Below are records to repeat exactly. Omit the pictures from the copy.

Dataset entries
_____

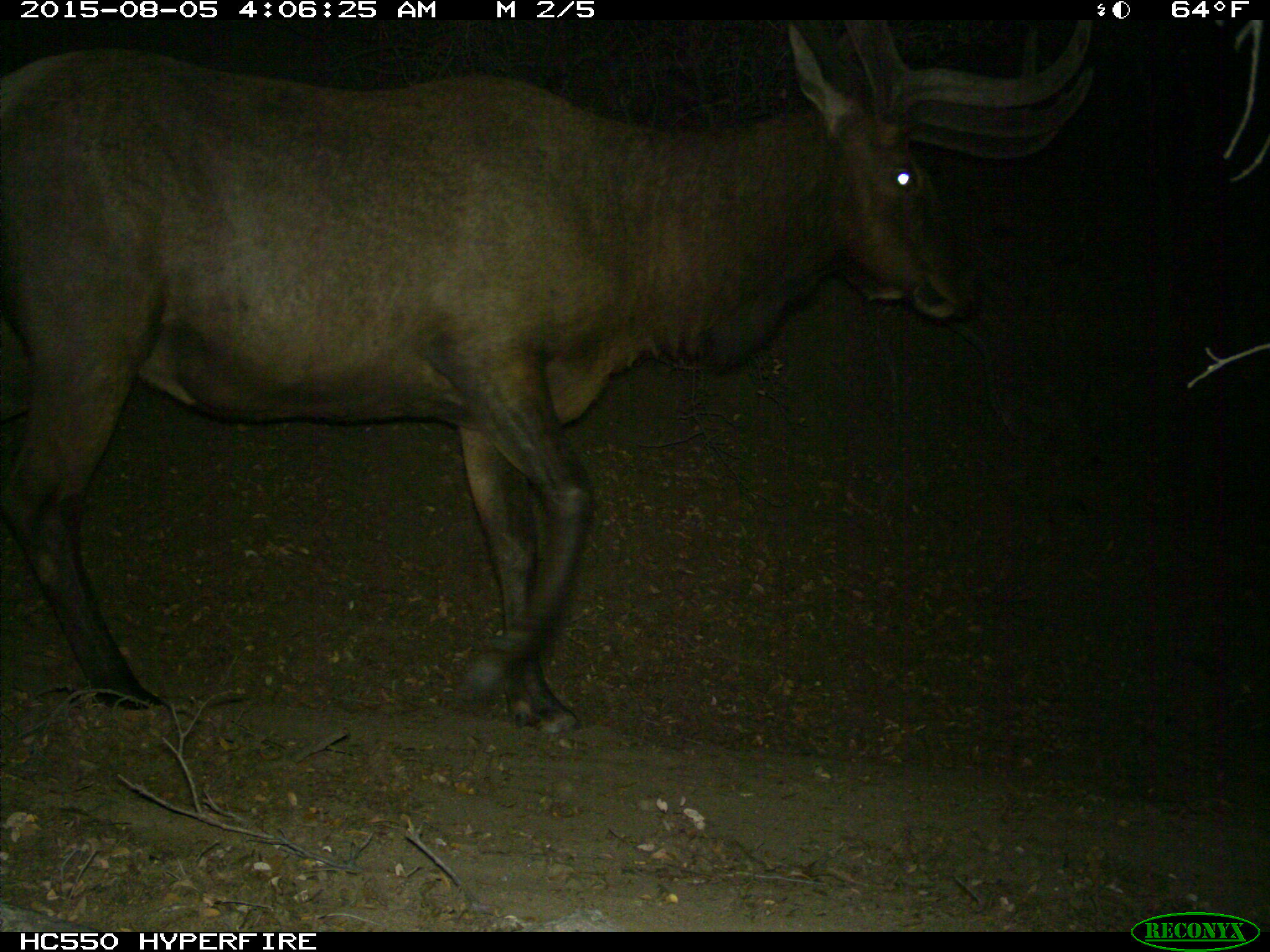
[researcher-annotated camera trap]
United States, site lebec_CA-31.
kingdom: Animalia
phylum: Chordata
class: Mammalia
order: Artiodactyla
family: Cervidae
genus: Cervus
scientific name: Cervus canadensis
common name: elk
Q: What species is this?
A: Cervus canadensis (elk).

_____

- EXPECTED ANSWER -
[researcher-annotated camera trap]
United States, site lebec_CA-31.
kingdom: Animalia
phylum: Chordata
class: Mammalia
order: Artiodactyla
family: Cervidae
genus: Cervus
scientific name: Cervus canadensis
common name: elk
Q: What species is this?
A: Cervus canadensis (elk).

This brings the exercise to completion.